Foundations of Geovisualization

The 2D Map - CS-GY 6313 - Fall 2025

Claudio Silva

2025-10-24

Foundations of Geovisualization

The 2D Map

Part 1: The Power of Spatial Analysis

John Snow’s 1854 Cholera Map

What is a map for?

  • Analysis
  • Communication

Snow’s Innovation:

  • He didn’t just plot data
  • He used spatial relationships to solve a problem
  • Deaths clustered around the Broad Street pump
  • Had the handle removed → outbreak stopped

John Snow’s Cholera Map showing death locations and water pumps

Historical Milestones in Cartography

Ptolemy’s Geographica (c. 150 AD)

  • Foundation of modern cartography
  • Latitude and longitude coordinate system
  • Over 2000 years of influence

Ptolemy’s World Map

Minard’s Flow Map (1869)

  • Multiple variables in one visualization:
    • Troop size (width)
    • Temperature (bottom scale)
    • Location (geography)
    • Direction (color: tan = advance, black = retreat)

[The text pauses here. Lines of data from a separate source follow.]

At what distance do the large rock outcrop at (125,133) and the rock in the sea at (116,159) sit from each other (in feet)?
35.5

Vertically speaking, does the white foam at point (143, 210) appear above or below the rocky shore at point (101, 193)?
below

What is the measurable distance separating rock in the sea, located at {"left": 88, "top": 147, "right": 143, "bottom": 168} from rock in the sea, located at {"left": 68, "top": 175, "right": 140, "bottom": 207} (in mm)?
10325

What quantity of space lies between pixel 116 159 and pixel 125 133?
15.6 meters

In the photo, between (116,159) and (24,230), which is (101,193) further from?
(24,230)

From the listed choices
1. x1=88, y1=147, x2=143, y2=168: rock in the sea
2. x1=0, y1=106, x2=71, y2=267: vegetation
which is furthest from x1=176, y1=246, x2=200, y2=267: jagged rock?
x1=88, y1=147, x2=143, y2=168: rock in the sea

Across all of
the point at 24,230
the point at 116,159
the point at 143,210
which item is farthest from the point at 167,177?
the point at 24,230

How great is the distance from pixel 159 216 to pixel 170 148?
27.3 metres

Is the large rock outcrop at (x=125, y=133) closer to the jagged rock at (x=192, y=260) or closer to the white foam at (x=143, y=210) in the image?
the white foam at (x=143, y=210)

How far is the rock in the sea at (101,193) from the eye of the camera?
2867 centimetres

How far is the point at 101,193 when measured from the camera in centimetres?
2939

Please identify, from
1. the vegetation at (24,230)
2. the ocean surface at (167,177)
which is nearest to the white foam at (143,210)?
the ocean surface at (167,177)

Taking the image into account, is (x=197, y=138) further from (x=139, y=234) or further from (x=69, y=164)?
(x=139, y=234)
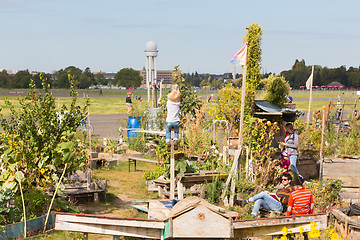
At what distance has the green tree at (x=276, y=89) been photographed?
10866 mm

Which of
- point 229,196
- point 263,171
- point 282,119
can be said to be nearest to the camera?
point 229,196

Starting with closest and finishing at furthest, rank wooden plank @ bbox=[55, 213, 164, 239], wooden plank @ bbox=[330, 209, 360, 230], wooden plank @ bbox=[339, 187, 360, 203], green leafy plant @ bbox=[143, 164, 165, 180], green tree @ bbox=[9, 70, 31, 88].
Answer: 1. wooden plank @ bbox=[55, 213, 164, 239]
2. wooden plank @ bbox=[330, 209, 360, 230]
3. wooden plank @ bbox=[339, 187, 360, 203]
4. green leafy plant @ bbox=[143, 164, 165, 180]
5. green tree @ bbox=[9, 70, 31, 88]

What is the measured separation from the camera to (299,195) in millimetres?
6523

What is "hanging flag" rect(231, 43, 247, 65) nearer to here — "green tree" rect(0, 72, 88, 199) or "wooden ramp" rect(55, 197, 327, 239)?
"green tree" rect(0, 72, 88, 199)

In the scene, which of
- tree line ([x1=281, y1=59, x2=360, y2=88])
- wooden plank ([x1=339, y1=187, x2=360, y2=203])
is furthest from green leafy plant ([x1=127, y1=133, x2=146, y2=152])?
tree line ([x1=281, y1=59, x2=360, y2=88])

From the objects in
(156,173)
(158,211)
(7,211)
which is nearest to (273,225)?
(158,211)

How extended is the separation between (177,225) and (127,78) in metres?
148

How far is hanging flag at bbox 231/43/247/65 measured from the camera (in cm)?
869

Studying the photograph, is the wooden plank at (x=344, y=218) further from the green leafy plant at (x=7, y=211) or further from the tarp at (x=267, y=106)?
the green leafy plant at (x=7, y=211)

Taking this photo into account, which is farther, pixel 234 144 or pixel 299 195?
pixel 234 144

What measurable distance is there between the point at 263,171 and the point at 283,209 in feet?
7.60

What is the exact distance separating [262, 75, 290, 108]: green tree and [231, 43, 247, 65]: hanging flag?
214 cm

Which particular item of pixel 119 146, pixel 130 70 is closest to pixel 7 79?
pixel 130 70

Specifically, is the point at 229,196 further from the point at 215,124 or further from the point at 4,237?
the point at 4,237
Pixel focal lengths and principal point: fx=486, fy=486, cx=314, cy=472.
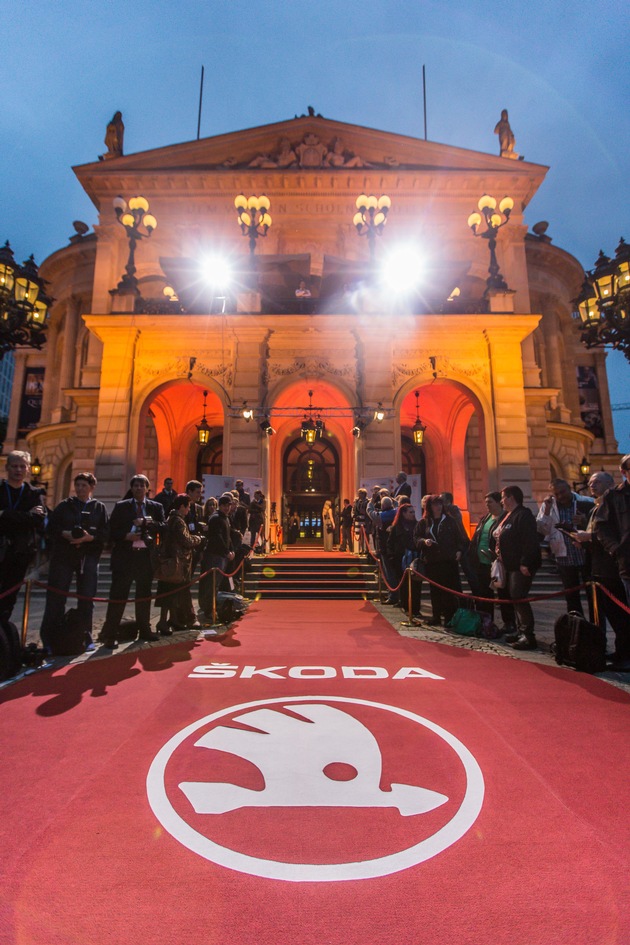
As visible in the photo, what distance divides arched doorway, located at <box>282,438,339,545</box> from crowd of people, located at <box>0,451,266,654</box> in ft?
45.9

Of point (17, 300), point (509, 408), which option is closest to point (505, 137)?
point (509, 408)

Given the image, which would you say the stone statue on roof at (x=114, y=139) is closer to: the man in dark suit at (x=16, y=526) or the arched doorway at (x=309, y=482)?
the arched doorway at (x=309, y=482)

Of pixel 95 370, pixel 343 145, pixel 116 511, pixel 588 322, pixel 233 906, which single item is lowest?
pixel 233 906

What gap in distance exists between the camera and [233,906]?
1.91 m

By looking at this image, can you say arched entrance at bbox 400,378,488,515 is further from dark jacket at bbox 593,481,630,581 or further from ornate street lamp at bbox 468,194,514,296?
dark jacket at bbox 593,481,630,581

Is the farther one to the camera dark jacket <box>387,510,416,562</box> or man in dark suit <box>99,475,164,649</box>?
dark jacket <box>387,510,416,562</box>

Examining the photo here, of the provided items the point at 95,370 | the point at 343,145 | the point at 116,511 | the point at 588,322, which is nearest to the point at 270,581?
the point at 116,511

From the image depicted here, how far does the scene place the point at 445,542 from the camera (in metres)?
7.80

Minard’s Map of Napoleon’s Russian Campaign

Part 2: When to Use a Map?

The Critical Question

“Not all geographical data should be on a map.”

When is the bar chart better?

  • For ranking and lookup tasks
  • “Which state has the highest sales?”
  • “What are the top 5 states?”

When is the map better?

  • For finding spatial patterns
  • For identifying clusters
  • For understanding geographic relationships
  • “Are sales clustered in the Midwest?”

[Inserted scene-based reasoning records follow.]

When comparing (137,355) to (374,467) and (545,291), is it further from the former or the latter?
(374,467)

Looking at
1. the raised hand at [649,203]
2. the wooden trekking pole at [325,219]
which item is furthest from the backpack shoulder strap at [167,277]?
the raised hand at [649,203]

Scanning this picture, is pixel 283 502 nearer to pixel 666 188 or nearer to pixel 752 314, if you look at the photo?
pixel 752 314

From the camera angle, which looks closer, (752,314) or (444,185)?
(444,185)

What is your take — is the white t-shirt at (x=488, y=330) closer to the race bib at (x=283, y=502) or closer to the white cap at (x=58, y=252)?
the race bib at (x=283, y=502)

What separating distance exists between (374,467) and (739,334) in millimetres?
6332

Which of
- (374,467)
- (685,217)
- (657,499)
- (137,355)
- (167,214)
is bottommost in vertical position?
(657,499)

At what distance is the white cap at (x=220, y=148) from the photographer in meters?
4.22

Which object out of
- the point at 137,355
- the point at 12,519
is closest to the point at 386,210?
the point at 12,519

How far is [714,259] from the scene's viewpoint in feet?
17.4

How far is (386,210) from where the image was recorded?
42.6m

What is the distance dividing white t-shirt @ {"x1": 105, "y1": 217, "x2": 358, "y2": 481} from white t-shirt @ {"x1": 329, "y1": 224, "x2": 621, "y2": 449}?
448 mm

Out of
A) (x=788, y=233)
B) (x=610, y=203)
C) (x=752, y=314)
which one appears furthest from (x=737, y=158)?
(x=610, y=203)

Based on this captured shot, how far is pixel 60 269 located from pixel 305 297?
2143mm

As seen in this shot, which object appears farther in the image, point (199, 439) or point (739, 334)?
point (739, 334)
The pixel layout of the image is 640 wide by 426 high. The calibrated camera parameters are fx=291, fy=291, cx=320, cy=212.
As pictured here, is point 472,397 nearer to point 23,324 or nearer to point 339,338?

Map vs. Bar Chart: The Same Data

Map of US states colored by sales value

Better for: Spatial patterns, regional clustering

Bar chart of sales by state, sorted

Better for: Ranking, exact value lookup

Part 3: The Fundamental Problem

Projections: Mapping 3D to 2D

The Challenge:

  • Earth is a 3D sphere
  • Screens and paper are 2D planes
  • You cannot flatten a sphere without distortion

You must choose what to distort:

  • Shape
  • Area
  • Distance

Diagram showing sphere unpeeling onto flat surface

Any 2D map is a lie. The question is: what kind of lie?

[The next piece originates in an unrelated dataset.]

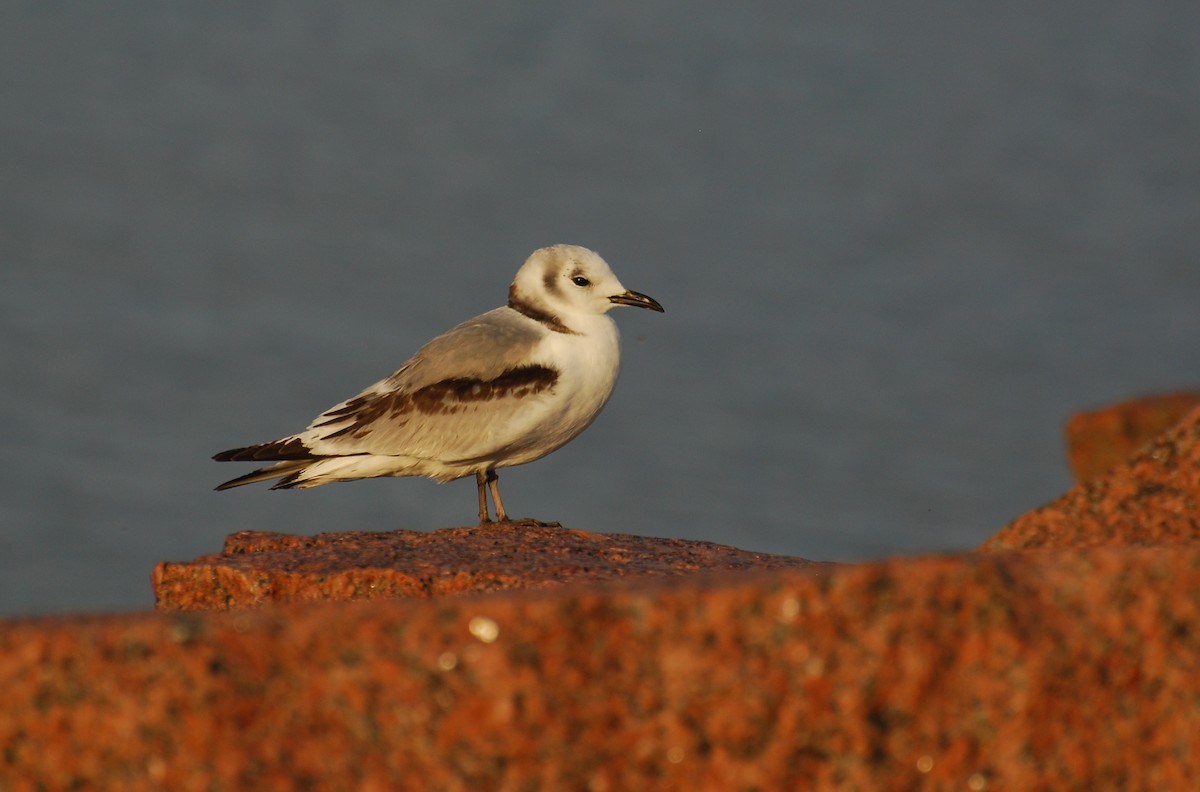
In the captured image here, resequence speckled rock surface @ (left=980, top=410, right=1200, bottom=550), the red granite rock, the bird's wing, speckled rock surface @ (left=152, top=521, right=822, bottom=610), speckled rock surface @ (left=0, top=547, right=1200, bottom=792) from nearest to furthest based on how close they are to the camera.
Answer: speckled rock surface @ (left=0, top=547, right=1200, bottom=792) < speckled rock surface @ (left=980, top=410, right=1200, bottom=550) < speckled rock surface @ (left=152, top=521, right=822, bottom=610) < the bird's wing < the red granite rock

Projection Types: What They Preserve

Conformal

Preserves shape & angles

Mercator projection

Use: Navigation (constant compass bearing)

Equal-Area

Preserves relative area

Albers Equal-Area projection

Use: Thematic maps (choropleths)

Equidistant

Preserves distance from center

Azimuthal Equidistant projection

Use: Distance calculations

Tissot’s Indicatrix: Visualizing Distortion

Mercator (Conformal)

Tissot circles on Mercator projection
  • Circles remain circles (shape preserved)
  • But circles get huge near poles (area distorted)

Equal-Area

Tissot circles on equal-area projection
  • Circles become ellipses (shape distorted)
  • But all have same area (area preserved)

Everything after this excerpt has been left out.